- _EXTRACT TO READ_
------------------------------------------------------------
In my experience as a nanny, personal chef and Integrative Nutrition Health Coach, these are the tactics that my clients and I have found most useful in improving kids’ relationship with food and the food choices they make.

Involve kids in cooking and meal prep

Not only does this provide them with a very important life skill but it helps to create a feeling of ownership and personal investment in the food they eat.  Children like to have a say and when we include them in a process it is much easier to gain their buy in and approval.

Kids also love the tactile aspects of cooking and meal prep.  Roll up their sleeves and let them get their hands dirty. They might make a mess, but it is all part of the fun.  Fun is encouraging. Creating a connection between the preparation of whole foods and fun is a major win in the war on picky eating.

There is also a long game element to this strategy.  In ten years, the five-year-old picky eater you are faced with now will be fifteen and able to whip up the family dinner for you when you’ve had a super hectic day at work.  It’s a healthy lifestyle hack that your future self with thank you for. You’re welcome.

Avoid referring to foods as “good” or “bad”
------------------------------------------------------------
- _INSTRUCTION 1_
Please update the passage on kids and cooking: write out the stretch from "Not only does" through "in and approval." again, changing "ownership" to "pride".
These entries are unrelated to the passage on kids and cooking.
------------------------------------------------------------
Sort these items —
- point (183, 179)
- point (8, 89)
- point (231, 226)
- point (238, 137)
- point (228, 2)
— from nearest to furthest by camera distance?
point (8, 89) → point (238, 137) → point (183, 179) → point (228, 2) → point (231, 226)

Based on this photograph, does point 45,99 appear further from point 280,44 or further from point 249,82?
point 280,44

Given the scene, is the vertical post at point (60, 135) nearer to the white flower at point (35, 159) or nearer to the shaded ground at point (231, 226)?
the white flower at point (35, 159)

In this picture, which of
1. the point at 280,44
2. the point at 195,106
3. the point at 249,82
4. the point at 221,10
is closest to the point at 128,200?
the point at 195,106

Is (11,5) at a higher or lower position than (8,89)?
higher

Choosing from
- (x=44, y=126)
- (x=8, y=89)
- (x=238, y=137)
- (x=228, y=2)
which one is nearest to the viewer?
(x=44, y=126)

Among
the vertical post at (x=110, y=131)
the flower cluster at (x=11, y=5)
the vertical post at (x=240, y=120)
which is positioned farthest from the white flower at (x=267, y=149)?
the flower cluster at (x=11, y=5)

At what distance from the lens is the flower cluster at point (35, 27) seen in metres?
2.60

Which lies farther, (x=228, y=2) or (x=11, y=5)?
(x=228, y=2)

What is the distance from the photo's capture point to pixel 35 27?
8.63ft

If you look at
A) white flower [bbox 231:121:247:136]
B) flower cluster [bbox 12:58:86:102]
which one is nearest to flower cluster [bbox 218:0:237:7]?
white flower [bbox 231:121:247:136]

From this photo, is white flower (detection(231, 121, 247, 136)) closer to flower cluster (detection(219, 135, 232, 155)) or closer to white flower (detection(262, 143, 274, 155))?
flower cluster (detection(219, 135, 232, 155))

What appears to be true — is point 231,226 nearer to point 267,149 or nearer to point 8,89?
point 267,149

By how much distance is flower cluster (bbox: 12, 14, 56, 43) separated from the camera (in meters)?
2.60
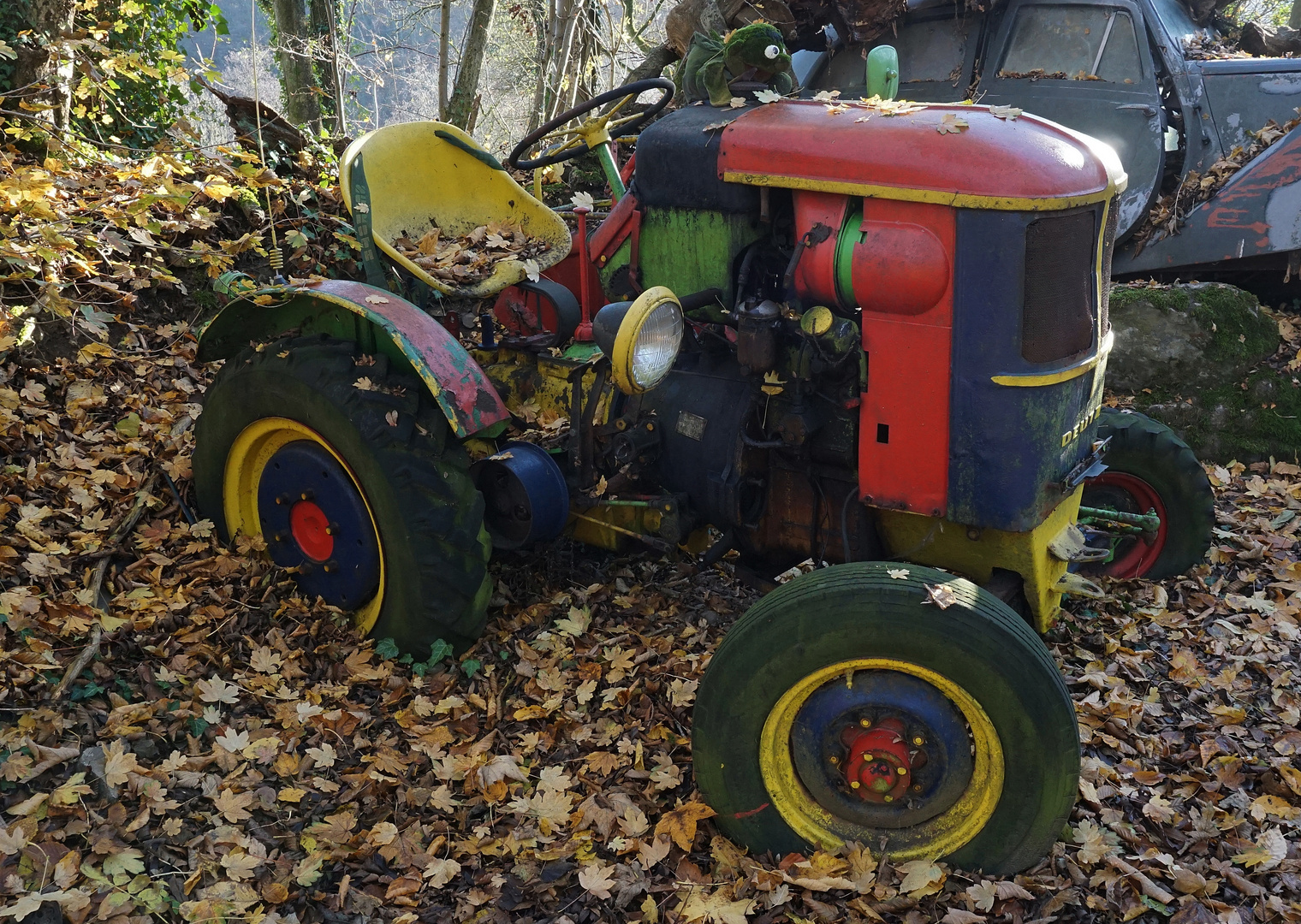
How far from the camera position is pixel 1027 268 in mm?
2480

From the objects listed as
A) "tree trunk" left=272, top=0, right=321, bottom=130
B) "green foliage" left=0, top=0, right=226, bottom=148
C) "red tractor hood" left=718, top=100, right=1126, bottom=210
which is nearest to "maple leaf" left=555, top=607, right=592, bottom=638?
"red tractor hood" left=718, top=100, right=1126, bottom=210

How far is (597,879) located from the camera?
2.40m

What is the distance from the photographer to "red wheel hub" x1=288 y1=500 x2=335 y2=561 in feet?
10.7

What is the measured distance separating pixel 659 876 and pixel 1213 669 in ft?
7.03

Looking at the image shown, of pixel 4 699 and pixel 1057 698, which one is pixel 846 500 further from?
pixel 4 699

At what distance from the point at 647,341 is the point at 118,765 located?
1759 millimetres

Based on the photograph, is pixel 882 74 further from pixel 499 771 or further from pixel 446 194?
pixel 499 771

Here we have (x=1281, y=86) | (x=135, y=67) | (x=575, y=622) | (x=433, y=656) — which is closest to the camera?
(x=433, y=656)

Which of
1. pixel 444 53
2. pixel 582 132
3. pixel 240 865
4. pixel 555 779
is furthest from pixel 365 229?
pixel 444 53

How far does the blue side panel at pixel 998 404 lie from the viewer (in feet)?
8.05

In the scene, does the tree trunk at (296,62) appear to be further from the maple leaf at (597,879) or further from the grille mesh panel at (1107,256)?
the maple leaf at (597,879)

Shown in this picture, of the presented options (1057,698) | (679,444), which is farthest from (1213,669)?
(679,444)

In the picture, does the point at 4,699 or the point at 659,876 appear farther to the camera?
the point at 4,699

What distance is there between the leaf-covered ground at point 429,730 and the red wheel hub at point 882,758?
18 centimetres
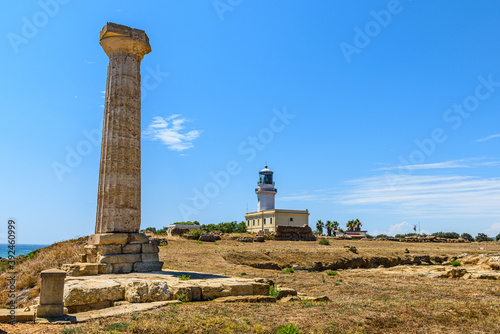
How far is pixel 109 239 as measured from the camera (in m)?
12.6

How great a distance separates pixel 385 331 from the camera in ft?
26.1

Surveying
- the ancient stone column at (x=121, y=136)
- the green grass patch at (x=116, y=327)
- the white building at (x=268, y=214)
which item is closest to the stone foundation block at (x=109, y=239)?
the ancient stone column at (x=121, y=136)

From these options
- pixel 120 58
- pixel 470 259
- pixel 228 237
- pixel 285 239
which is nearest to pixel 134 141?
pixel 120 58

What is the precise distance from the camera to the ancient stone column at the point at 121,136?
13078 millimetres

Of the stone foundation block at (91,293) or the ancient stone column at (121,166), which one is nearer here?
the stone foundation block at (91,293)

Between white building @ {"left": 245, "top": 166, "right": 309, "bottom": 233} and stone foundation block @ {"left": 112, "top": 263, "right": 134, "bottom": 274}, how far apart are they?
42117mm

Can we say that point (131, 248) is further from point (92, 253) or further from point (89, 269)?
point (89, 269)

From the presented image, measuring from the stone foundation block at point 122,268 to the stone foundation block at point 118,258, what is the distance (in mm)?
100

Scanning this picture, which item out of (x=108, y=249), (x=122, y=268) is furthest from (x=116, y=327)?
(x=108, y=249)

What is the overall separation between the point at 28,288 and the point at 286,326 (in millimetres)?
10950

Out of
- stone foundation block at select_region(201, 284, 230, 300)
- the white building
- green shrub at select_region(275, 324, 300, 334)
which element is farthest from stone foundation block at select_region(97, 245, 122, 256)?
the white building

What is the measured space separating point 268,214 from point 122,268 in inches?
1758

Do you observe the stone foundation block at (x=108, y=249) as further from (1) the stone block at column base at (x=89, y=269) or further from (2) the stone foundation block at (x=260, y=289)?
(2) the stone foundation block at (x=260, y=289)

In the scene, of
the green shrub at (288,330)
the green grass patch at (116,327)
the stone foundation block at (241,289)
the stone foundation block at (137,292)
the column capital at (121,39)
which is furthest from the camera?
the column capital at (121,39)
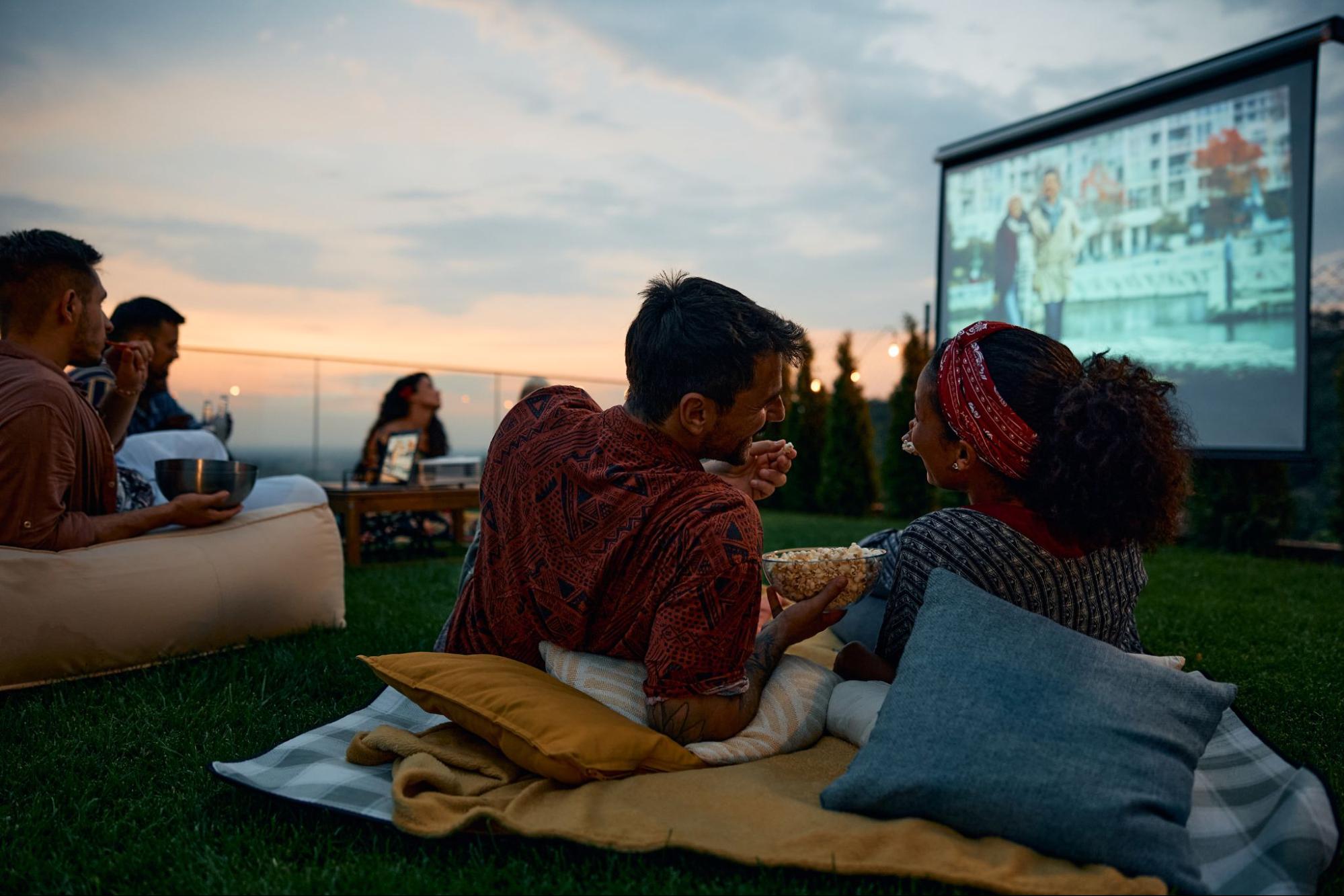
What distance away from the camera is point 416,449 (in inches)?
256

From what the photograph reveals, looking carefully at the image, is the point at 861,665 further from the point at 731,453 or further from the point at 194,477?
the point at 194,477

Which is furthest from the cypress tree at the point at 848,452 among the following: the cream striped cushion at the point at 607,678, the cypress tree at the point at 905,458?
the cream striped cushion at the point at 607,678

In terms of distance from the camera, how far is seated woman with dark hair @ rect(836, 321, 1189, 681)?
1.69 m

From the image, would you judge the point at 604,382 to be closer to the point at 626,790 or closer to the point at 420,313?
the point at 420,313

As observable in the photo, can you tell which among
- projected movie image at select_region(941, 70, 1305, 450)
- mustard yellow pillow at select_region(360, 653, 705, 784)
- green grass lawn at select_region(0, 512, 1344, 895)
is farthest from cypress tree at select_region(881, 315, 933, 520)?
mustard yellow pillow at select_region(360, 653, 705, 784)

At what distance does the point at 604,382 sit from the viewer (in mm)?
14461

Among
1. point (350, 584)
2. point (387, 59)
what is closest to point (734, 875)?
point (350, 584)

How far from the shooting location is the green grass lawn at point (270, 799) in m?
1.47

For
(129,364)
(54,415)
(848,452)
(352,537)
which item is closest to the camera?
(54,415)

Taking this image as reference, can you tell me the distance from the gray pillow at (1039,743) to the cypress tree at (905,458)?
854 cm

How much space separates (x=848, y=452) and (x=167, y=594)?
9068 millimetres

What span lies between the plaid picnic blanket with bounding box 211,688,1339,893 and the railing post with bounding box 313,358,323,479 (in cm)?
878

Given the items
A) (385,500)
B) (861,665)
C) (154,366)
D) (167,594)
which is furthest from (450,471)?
(861,665)

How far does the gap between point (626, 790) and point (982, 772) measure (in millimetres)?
651
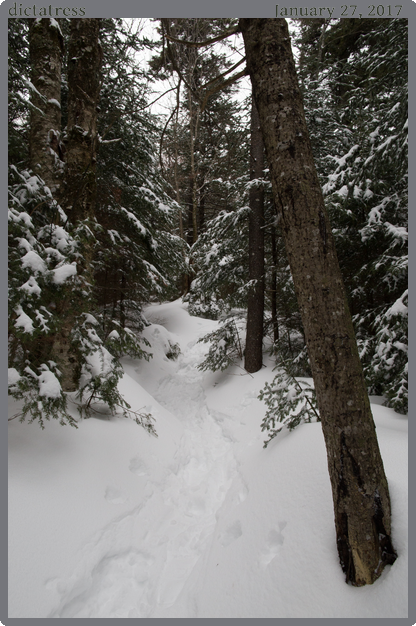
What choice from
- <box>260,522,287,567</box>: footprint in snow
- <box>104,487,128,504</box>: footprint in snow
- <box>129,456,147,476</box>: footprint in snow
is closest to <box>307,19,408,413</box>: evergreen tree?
<box>260,522,287,567</box>: footprint in snow

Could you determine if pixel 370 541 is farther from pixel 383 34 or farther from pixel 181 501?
pixel 383 34

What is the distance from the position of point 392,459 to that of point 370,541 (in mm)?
945

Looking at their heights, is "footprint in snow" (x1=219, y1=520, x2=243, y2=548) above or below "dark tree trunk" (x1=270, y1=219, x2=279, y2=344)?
below

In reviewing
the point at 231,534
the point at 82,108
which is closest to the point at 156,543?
the point at 231,534

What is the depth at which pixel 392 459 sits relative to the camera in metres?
2.72

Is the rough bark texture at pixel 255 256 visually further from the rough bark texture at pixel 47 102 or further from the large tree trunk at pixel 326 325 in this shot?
the large tree trunk at pixel 326 325

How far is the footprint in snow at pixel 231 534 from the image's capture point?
3.23 metres

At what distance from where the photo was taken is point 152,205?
28.3ft

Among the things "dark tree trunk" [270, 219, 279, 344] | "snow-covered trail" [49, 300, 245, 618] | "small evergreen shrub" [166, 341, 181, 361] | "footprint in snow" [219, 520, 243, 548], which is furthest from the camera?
"small evergreen shrub" [166, 341, 181, 361]

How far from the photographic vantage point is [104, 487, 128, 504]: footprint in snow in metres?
3.59

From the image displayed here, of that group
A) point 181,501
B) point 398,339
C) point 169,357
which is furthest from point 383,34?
point 169,357

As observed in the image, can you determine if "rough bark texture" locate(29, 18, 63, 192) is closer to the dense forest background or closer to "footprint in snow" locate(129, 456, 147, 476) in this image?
the dense forest background

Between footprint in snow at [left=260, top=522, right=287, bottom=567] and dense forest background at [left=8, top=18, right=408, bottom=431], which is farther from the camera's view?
dense forest background at [left=8, top=18, right=408, bottom=431]

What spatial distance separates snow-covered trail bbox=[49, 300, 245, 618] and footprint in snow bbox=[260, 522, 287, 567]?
872 millimetres
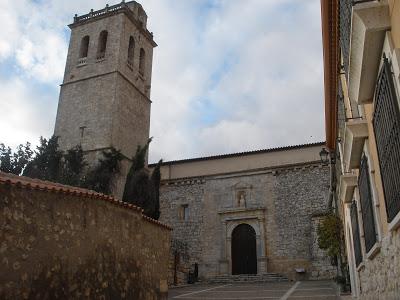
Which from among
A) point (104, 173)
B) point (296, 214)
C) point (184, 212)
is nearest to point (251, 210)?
point (296, 214)

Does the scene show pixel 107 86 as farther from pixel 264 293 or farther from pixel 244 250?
pixel 264 293

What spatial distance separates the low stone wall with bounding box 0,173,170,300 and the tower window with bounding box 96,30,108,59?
19.4 metres

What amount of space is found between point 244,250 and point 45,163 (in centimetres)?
1173

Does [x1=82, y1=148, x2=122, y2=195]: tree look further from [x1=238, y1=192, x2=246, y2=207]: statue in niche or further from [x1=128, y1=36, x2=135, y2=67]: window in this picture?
[x1=128, y1=36, x2=135, y2=67]: window

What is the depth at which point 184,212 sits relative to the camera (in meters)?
24.9

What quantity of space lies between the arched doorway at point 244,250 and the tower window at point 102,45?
13619 mm

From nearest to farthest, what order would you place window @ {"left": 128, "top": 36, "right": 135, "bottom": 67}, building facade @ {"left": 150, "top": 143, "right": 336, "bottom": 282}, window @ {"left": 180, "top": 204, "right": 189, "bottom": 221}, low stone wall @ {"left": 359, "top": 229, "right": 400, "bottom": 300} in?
low stone wall @ {"left": 359, "top": 229, "right": 400, "bottom": 300}
building facade @ {"left": 150, "top": 143, "right": 336, "bottom": 282}
window @ {"left": 180, "top": 204, "right": 189, "bottom": 221}
window @ {"left": 128, "top": 36, "right": 135, "bottom": 67}

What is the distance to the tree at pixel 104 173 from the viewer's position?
2062 centimetres

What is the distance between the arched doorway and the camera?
73.9 ft

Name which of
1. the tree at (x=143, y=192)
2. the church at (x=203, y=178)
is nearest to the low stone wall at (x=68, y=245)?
the tree at (x=143, y=192)

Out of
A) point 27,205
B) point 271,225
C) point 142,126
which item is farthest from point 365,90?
point 142,126

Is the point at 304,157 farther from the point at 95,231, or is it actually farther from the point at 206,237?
the point at 95,231

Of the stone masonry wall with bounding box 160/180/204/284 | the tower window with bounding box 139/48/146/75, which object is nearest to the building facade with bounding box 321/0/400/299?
the stone masonry wall with bounding box 160/180/204/284

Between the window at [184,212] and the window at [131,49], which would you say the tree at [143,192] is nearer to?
------------------------------------------------------------
- _INSTRUCTION 2_
Report every line of the entries that contains the word "capture".

- _EXERCISE SOLUTION 1_
Not only does this provide them with a very important life skill but it helps to create a feeling of pride and personal investment in the food they eat.  Children like to have a say and when we include them in a process it is much easier to gain their buy in and approval.

- _EXERCISE SOLUTION 2_
What is the distance from the photo's capture point to pixel 35 27?
How far is the footprint in snow at pixel 231 534 from the image's capture point?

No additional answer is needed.